• _Records_
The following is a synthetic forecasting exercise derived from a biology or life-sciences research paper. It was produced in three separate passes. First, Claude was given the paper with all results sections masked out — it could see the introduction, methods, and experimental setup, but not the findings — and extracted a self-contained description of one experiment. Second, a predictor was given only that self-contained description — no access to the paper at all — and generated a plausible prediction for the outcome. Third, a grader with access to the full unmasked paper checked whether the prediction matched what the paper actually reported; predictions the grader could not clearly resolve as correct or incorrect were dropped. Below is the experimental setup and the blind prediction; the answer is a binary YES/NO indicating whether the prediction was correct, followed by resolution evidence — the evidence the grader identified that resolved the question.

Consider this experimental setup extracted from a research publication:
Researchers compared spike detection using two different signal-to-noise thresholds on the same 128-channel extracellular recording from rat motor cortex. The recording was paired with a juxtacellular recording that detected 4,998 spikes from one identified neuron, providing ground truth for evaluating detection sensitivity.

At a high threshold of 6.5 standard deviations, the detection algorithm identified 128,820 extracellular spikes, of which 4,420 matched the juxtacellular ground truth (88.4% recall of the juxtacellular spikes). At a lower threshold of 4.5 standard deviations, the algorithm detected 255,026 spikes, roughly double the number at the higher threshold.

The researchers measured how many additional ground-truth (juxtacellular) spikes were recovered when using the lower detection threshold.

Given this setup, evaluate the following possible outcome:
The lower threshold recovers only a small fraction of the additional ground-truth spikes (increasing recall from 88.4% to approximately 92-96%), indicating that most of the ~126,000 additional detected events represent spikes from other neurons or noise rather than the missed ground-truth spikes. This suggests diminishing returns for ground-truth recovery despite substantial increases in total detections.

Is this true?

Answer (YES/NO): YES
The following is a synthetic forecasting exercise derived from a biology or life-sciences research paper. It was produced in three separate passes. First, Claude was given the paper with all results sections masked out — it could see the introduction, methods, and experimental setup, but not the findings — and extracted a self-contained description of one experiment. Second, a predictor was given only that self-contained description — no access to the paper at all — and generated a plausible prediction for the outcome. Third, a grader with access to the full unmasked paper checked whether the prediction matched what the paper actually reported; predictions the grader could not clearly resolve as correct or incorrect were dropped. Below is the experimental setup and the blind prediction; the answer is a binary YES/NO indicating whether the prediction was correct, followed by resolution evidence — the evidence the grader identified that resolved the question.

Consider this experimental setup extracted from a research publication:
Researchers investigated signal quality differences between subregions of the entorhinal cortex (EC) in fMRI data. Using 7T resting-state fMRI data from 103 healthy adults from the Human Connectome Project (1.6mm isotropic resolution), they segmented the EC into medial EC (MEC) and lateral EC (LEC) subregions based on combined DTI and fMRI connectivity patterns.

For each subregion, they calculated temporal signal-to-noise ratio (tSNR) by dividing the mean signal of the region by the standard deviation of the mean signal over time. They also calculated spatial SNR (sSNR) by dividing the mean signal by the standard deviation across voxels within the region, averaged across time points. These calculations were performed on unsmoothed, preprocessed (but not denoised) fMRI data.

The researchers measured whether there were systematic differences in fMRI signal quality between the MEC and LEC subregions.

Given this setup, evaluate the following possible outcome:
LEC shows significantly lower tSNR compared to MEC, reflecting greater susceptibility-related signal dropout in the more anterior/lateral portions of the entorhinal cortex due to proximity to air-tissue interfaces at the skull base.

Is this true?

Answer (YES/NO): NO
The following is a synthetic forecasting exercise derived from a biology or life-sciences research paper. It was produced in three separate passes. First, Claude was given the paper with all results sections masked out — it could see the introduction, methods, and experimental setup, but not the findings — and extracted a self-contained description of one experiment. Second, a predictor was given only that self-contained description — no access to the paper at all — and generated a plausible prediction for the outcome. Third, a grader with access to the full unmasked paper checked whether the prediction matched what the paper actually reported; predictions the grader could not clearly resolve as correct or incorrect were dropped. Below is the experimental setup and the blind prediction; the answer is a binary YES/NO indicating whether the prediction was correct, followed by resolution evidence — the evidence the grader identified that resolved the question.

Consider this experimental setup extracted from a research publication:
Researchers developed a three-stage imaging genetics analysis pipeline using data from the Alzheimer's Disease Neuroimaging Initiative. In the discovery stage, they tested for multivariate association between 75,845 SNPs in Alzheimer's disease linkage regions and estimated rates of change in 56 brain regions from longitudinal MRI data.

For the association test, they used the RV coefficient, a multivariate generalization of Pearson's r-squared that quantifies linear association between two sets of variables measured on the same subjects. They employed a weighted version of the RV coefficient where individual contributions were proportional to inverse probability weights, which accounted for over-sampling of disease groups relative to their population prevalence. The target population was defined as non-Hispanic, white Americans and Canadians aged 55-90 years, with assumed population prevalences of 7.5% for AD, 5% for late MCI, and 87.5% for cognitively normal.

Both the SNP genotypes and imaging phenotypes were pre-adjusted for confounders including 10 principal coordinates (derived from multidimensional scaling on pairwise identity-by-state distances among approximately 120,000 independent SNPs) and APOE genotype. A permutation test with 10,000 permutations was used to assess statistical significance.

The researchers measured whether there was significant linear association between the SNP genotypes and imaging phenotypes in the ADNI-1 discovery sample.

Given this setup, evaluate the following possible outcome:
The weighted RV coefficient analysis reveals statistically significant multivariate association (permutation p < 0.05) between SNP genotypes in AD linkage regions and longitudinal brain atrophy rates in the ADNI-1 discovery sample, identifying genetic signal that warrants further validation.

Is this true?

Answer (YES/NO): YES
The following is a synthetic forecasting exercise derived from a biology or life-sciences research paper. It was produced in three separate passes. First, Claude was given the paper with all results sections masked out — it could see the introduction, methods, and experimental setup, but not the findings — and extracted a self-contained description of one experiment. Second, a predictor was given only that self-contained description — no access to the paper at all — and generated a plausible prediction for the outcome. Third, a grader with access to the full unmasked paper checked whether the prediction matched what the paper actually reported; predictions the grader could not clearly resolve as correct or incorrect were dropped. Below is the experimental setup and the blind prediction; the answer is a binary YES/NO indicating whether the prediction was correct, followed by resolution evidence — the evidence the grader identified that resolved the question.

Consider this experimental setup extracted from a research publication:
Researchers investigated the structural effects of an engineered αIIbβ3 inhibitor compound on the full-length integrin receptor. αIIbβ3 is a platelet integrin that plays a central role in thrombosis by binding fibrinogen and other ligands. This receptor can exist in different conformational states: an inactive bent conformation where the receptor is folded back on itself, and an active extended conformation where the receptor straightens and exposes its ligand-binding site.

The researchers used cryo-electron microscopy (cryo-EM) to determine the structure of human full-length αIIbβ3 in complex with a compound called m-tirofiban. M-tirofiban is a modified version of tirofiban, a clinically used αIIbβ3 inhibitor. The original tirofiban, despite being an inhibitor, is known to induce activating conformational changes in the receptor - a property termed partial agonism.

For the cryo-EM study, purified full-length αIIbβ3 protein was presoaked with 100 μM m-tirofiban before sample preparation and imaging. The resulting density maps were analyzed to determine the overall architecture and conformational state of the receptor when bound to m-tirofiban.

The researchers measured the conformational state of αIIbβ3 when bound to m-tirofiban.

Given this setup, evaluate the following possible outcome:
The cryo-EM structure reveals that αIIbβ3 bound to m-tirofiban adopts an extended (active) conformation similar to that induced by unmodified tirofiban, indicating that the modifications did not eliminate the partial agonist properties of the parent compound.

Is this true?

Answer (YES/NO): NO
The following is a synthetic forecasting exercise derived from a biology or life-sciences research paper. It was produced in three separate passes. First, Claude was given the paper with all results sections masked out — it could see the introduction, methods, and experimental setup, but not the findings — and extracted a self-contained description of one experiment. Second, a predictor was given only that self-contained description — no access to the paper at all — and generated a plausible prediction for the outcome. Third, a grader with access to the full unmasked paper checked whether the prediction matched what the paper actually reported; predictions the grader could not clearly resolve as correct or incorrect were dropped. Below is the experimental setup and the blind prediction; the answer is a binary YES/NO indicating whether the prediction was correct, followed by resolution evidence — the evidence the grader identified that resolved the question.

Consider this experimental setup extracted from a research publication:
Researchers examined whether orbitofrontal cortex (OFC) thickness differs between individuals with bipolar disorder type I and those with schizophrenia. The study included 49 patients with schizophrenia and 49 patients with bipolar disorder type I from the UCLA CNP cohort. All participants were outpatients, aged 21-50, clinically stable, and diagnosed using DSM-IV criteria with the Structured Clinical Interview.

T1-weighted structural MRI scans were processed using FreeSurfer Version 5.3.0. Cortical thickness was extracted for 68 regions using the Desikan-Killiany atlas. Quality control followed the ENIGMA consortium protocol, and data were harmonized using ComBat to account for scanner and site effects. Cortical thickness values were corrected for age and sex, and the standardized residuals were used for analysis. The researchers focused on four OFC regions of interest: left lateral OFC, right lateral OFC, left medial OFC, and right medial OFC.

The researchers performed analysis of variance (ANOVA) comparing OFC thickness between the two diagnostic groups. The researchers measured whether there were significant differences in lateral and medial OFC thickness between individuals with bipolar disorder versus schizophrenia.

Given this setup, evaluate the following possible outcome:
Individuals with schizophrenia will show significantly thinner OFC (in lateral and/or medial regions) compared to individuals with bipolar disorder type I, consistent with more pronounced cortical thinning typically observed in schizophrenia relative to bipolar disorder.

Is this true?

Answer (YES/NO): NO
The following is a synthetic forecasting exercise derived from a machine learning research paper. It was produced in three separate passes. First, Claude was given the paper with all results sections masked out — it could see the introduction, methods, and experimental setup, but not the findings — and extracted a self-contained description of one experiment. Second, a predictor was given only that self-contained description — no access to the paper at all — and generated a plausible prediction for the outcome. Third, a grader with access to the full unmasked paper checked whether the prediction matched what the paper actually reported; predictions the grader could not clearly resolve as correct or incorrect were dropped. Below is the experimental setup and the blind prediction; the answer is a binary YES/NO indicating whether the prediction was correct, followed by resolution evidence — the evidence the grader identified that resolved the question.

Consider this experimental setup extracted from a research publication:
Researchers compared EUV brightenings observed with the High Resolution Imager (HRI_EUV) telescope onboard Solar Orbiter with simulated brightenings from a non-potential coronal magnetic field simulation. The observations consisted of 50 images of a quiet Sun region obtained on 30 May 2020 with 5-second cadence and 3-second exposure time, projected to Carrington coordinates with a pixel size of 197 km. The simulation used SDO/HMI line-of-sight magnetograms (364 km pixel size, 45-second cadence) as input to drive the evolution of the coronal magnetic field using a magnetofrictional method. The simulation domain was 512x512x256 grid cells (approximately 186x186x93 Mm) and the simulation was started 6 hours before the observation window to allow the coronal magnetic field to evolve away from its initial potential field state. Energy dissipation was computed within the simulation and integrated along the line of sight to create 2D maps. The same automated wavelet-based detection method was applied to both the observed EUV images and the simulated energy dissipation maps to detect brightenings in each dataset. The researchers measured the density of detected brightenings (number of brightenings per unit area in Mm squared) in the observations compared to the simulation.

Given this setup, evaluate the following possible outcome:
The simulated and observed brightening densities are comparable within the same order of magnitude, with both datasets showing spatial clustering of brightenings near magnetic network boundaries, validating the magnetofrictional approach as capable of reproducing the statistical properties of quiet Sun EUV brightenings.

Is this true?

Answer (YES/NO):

• _Aim of the exercise_
The response must contain each line above that holds the string "differences".

• _Exercise result_
Researchers investigated signal quality differences between subregions of the entorhinal cortex (EC) in fMRI data. Using 7T resting-state fMRI data from 103 healthy adults from the Human Connectome Project (1.6mm isotropic resolution), they segmented the EC into medial EC (MEC) and lateral EC (LEC) subregions based on combined DTI and fMRI connectivity patterns.
The researchers measured whether there were systematic differences in fMRI signal quality between the MEC and LEC subregions.
The researchers performed analysis of variance (ANOVA) comparing OFC thickness between the two diagnostic groups. The researchers measured whether there were significant differences in lateral and medial OFC thickness between individuals with bipolar disorder versus schizophrenia.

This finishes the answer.